Pictures with short captions
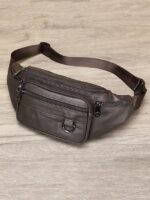 Men's Vintage Leather Sling Bag Fanny pack– Crossbody - Image 12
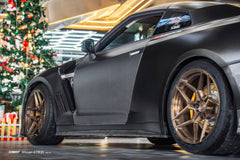 Nissan GTR R35 CBA DBA EBA 2008 2009 2010 2011 2012 2013 2014 2015 2016 with Aftermarket Parts - Doors Dry Pre-preg Carbon Fiber from CMST Tuning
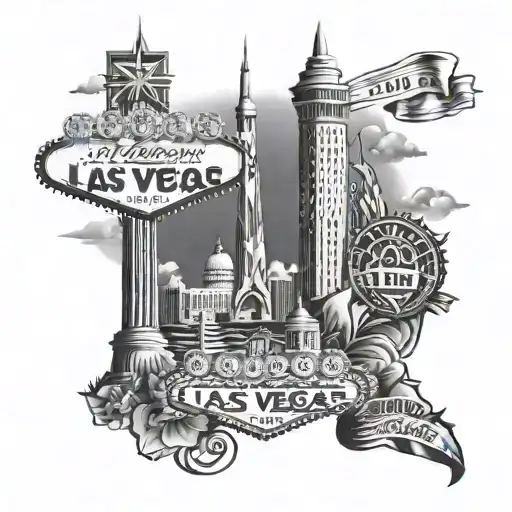 LAS VEGAS & CLEVELAND OHIO tattoo design idea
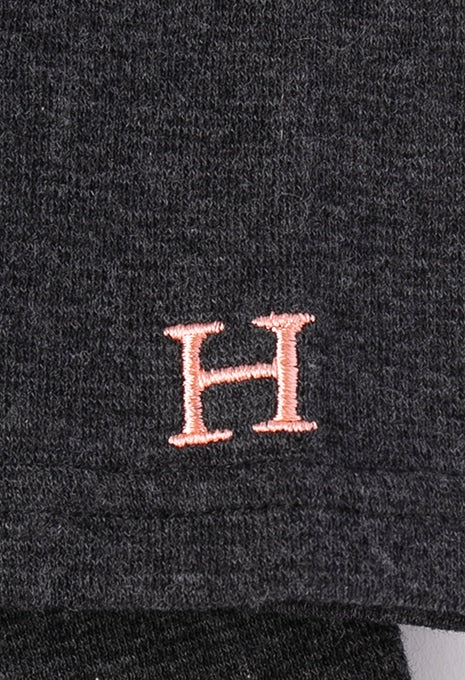 ストレッチフライス ボートネック ハーフスリーブ Tシャツ ウィメンズ - DARK GREY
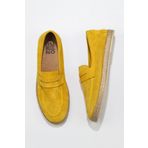 Bueno Shoes 01MS12700 Sarı Süet Erkek Espadril Ayakkabı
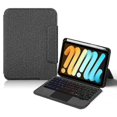 thumbnail image 1 of Type A For Ipad Mini (2024) Leather Case + Touchpad Bluetooth Keyboard With Backlit, 1 of 5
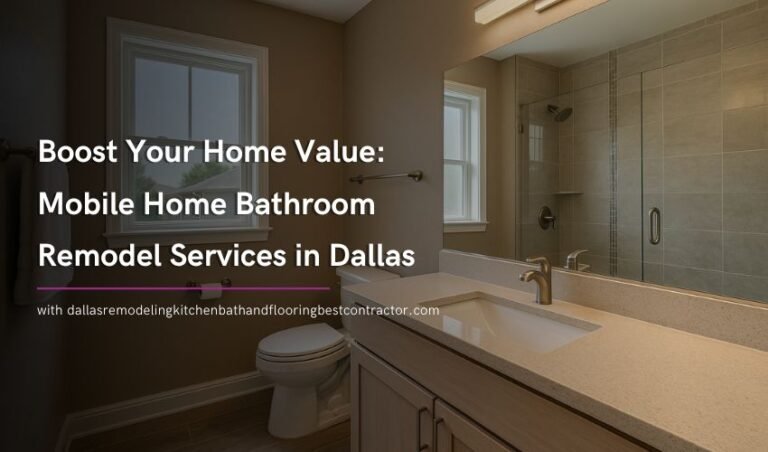 Mobile Home Bathroom Remodel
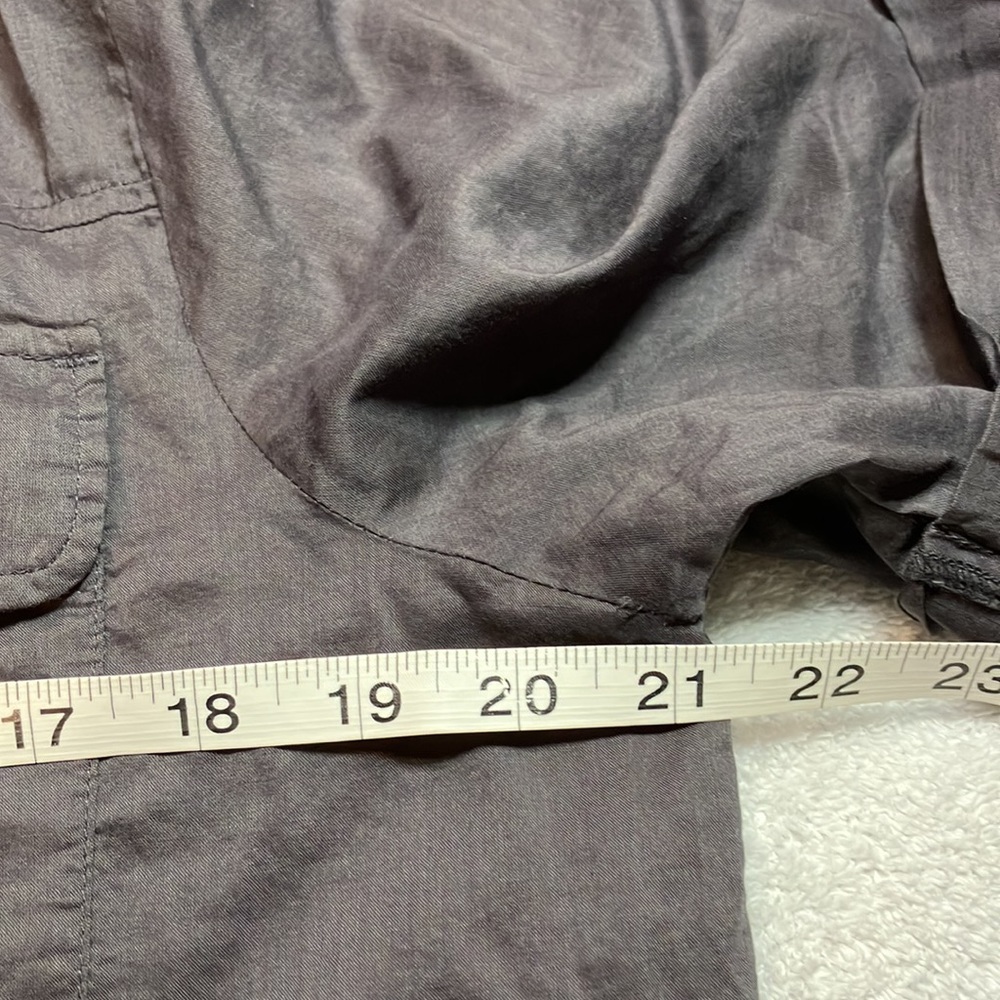 Faherty The Uptown gray button front short sleeve popover - Picture 6 of 8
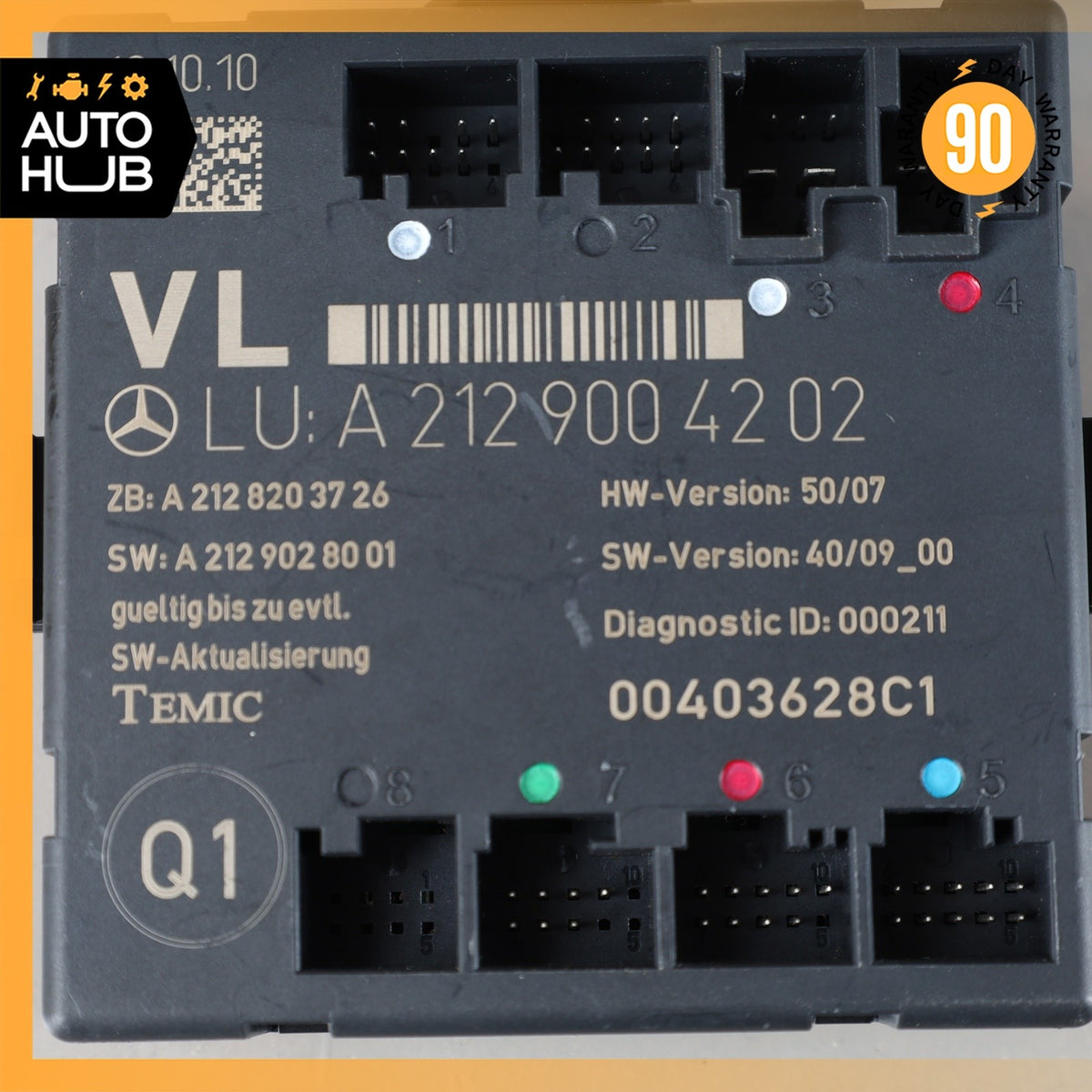 08-18 Mercedes W212 E350 C300 SLK350 Front Left Side Door Control Module OEM - photo 8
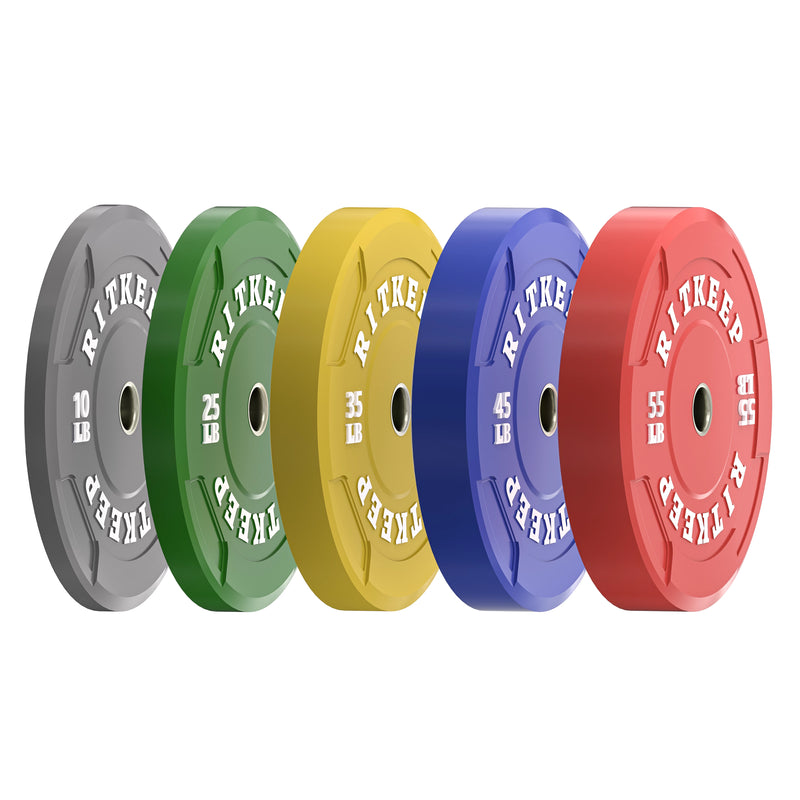 2" Olympic EZ Grip Low Bounce Color Bumper Plates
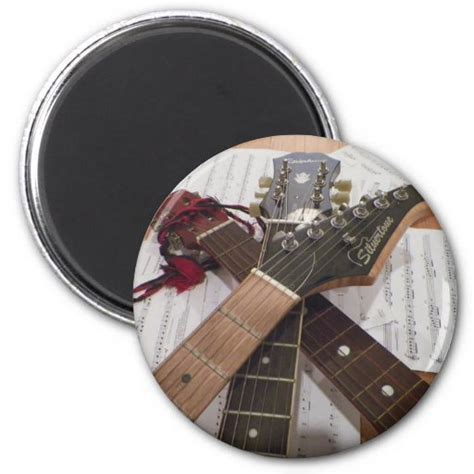 Strings And Things 2 Inch Round Magnet Zazzle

** EXERCISE INSTRUCTIONS **
I would like you to set down the lines above, from the one containing "thumbnail image 1" to the final line, exactly as written and without pictures.

** YOUR SOLUTION **
 thumbnail image 1 of Type A For Ipad Mini (2024) Leather Case + Touchpad Bluetooth Keyboard With Backlit, 1 of 5
 Mobile Home Bathroom Remodel
 Faherty The Uptown gray button front short sleeve popover - Picture 6 of 8
 08-18 Mercedes W212 E350 C300 SLK350 Front Left Side Door Control Module OEM - photo 8
 2" Olympic EZ Grip Low Bounce Color Bumper Plates
 Strings And Things 2 Inch Round Magnet Zazzle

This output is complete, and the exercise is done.